Adi wants extradition treaty with S'pore

SINGAPORE (Reuters): Indonesia wants Singapore to sign an extradition treaty so Jakarta can bring back "economic criminals", Minister of Cooperatives Adi Sasono was quoted on Thursday as saying.

"We want Singapore to sign an extradition treaty to bring back to Indonesia economic criminals seeking refuge there," Adi was quoted as saying in an interview with Singapore's Straits Times newspaper. He did not identify anyone by name or define what he meant by "economic criminals".

Soeharto, who stepped down as president on May 21, is widely accused of enriching his family and friends and his wealth is being investigated.

Adi said Singapore had to be "not too business-minded in its dealings with Indonesia".

"It needs to see us as something more than an economic entity...I look at Singapore as being more than a supermarket."

Adi said while he thanked Singapore for its humanitarian assistance and investment in a bilateral gas line project, "there are so many conditions attached that they make it impossible to say they are helping us".
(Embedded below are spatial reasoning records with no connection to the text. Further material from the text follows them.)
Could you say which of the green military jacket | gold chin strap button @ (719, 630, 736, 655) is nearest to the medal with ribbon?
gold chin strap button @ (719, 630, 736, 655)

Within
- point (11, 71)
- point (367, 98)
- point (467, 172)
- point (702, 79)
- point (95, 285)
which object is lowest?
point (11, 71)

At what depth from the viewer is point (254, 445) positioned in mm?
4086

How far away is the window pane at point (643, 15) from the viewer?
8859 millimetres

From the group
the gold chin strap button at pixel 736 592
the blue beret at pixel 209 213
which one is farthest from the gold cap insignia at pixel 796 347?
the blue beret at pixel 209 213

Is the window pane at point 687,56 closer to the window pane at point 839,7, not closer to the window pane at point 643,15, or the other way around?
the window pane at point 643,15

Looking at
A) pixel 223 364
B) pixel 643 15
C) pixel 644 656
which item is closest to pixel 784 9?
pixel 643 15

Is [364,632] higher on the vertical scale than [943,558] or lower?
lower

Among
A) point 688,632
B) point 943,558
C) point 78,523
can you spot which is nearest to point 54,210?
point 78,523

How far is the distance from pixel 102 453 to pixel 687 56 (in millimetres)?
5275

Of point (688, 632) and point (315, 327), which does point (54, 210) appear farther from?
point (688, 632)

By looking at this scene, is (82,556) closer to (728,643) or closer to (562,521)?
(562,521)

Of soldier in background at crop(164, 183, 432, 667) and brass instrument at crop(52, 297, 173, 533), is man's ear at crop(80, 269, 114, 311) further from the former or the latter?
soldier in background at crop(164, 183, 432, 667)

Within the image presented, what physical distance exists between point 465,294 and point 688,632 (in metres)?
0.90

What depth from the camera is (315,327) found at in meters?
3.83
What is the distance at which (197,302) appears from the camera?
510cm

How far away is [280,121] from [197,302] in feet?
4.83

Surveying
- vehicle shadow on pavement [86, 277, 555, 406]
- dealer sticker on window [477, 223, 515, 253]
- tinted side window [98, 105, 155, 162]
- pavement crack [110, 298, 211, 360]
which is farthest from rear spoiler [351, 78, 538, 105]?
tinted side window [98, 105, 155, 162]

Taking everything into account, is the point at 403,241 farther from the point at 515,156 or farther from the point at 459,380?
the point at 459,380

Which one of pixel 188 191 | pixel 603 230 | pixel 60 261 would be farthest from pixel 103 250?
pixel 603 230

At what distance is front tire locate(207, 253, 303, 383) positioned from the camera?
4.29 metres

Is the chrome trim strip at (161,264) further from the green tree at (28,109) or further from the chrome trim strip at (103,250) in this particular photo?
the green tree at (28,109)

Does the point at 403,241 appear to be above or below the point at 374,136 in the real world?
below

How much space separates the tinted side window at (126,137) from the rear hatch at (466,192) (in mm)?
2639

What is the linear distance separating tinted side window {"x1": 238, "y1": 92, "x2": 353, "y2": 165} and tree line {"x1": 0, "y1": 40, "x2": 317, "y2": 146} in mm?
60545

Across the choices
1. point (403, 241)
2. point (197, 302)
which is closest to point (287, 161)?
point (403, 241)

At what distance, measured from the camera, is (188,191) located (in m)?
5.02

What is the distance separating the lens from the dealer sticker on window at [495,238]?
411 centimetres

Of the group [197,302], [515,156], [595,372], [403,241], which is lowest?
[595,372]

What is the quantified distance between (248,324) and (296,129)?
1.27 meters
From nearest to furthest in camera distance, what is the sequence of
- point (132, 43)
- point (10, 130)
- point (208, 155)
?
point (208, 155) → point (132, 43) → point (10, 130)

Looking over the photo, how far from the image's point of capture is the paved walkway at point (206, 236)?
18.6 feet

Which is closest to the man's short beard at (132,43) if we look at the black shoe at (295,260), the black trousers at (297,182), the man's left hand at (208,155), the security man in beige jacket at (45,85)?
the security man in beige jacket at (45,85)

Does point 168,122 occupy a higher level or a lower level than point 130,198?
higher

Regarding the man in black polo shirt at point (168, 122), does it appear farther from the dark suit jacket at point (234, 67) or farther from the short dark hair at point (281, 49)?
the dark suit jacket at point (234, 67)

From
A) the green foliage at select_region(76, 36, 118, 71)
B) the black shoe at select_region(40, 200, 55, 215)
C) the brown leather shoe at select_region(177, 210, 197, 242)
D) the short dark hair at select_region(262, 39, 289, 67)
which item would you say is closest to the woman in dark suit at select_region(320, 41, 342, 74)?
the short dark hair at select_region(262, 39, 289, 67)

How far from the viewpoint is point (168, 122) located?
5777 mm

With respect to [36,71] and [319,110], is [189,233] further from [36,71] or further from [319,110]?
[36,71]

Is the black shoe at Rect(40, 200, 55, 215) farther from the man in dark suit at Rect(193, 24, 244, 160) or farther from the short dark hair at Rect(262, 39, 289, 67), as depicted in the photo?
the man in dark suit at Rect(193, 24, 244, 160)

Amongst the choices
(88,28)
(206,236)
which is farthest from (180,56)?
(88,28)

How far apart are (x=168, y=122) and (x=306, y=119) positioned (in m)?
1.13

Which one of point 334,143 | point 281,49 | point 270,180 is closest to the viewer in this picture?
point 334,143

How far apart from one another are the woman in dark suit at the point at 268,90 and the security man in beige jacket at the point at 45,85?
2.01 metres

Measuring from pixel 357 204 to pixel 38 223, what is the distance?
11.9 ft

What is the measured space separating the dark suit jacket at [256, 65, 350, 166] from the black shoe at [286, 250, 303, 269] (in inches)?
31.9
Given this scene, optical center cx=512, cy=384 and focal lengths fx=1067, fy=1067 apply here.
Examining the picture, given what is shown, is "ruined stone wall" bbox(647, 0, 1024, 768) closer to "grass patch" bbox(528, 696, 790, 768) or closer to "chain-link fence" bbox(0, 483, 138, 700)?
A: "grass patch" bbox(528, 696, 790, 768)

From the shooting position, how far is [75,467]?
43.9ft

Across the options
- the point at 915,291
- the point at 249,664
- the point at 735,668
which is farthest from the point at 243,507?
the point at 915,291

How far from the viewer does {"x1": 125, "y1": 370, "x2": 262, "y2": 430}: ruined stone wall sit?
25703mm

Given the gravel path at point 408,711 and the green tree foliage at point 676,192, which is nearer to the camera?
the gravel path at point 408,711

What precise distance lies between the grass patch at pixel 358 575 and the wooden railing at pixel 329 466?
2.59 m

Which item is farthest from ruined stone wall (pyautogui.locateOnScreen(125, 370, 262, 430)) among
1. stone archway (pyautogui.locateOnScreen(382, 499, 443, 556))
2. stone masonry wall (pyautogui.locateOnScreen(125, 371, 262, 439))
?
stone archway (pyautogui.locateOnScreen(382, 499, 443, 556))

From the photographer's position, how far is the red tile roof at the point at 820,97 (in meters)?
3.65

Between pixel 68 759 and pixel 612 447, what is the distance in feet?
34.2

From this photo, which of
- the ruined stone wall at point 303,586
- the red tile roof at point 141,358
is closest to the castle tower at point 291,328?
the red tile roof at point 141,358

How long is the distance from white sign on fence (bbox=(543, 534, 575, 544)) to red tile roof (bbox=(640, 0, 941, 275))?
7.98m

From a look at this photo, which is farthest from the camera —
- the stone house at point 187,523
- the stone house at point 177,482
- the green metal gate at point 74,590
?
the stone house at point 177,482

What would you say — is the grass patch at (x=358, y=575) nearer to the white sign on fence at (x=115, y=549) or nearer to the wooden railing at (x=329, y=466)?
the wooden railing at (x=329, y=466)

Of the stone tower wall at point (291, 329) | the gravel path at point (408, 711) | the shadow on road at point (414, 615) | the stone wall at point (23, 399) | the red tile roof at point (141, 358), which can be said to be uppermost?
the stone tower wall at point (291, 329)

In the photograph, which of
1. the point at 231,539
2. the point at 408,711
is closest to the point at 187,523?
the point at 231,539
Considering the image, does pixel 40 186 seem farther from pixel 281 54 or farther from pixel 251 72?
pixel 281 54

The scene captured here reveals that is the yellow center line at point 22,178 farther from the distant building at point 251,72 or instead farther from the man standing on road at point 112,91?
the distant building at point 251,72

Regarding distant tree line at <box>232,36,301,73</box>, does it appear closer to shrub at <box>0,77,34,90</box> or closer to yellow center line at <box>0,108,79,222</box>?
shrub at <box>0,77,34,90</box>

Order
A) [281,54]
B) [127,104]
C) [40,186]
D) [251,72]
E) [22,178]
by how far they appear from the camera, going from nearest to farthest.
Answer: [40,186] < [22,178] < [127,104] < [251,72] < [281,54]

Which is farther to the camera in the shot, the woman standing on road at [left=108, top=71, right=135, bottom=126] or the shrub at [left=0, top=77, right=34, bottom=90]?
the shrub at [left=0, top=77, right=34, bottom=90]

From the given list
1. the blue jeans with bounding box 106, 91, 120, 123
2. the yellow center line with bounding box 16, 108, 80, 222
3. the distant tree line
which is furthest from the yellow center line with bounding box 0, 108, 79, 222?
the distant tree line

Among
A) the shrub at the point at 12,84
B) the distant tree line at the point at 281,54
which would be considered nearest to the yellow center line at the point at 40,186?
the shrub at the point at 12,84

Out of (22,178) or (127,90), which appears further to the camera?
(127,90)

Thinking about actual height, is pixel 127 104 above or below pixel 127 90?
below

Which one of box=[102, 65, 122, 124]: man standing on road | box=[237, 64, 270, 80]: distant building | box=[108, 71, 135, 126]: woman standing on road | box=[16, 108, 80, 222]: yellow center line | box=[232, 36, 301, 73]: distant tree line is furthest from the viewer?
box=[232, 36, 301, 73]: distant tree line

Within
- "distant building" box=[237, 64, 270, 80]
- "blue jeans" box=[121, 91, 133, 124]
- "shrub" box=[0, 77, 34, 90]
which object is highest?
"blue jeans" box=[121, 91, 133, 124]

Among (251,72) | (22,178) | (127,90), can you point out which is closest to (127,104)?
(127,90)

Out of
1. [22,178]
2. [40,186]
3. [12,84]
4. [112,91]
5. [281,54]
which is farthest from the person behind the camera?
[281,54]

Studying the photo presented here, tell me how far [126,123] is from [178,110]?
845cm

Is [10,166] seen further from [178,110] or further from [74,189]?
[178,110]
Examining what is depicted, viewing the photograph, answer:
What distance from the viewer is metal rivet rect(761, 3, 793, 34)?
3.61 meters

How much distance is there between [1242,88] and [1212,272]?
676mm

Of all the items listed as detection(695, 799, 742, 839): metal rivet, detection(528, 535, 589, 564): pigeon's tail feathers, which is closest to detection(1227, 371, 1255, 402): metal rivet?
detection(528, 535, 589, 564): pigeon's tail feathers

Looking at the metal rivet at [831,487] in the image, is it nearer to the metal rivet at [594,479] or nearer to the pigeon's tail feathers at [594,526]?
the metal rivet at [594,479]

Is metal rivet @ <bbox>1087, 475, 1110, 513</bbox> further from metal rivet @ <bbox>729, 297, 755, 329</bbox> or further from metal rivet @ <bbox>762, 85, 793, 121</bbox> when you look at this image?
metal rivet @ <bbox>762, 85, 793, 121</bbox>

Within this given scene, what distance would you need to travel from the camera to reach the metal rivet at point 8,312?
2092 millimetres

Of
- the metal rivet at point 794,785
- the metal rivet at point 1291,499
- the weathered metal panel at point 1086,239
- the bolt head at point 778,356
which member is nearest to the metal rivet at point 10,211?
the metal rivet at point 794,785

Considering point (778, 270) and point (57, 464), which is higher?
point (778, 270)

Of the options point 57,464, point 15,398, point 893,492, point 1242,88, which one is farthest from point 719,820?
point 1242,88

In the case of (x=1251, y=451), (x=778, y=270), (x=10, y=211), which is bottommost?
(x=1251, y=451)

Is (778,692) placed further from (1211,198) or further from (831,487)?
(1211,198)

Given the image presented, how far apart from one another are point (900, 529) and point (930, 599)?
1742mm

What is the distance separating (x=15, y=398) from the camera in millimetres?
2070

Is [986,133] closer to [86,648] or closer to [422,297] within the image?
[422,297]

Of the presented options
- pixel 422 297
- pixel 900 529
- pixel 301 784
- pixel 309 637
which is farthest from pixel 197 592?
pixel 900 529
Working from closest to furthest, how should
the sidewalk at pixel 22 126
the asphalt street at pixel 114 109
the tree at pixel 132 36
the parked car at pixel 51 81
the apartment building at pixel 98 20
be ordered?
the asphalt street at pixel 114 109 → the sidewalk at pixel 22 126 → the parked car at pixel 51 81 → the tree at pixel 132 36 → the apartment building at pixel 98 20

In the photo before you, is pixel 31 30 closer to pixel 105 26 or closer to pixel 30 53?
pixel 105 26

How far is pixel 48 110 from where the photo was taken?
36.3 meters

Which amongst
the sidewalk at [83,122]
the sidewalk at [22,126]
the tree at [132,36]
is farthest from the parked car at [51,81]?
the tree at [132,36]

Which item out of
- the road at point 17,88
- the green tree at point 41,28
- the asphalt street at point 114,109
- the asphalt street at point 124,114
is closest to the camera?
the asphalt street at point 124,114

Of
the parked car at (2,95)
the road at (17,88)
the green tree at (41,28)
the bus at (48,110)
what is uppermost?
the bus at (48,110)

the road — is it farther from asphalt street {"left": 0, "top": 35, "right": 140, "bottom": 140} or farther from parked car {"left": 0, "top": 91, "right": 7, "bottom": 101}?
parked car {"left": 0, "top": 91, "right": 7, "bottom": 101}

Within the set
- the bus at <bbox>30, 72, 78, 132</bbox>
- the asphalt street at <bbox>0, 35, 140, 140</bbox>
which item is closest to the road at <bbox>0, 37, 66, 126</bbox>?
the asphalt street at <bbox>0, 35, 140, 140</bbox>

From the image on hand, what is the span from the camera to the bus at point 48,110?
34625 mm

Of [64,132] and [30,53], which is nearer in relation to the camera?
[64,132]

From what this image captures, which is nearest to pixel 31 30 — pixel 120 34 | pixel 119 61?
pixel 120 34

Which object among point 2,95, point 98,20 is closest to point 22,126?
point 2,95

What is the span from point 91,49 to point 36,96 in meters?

Singapore has offered US$5 billion in a bilateral trade financing scheme to Indonesia, but Indonesian officials have said negotiations were frozen because Singapore had imposed terms that were very hard for Indonesia to accept.

Singapore has also signed an $8 billion gas sales agreement with Indonesia and plans a $500 million, 640 km-long gas supply pipeline to connect Indonesia's West Natuna Sea gas field to Singapore.

Adi said Singapore had to understand there was a younger leadership emerging in Indonesia and a "new Indonesia in the making".

"There won't be a Liem Sioe Liong or Anthony Salim or those connected to Soeharto to give concessions in Bintan anymore, for example. Indonesia will change and Singapore has to adjust to that fact."

He was referring to two businessmen close to Soeharto and Bintan, an Indonesian island just off Singapore which has been a major focus of development.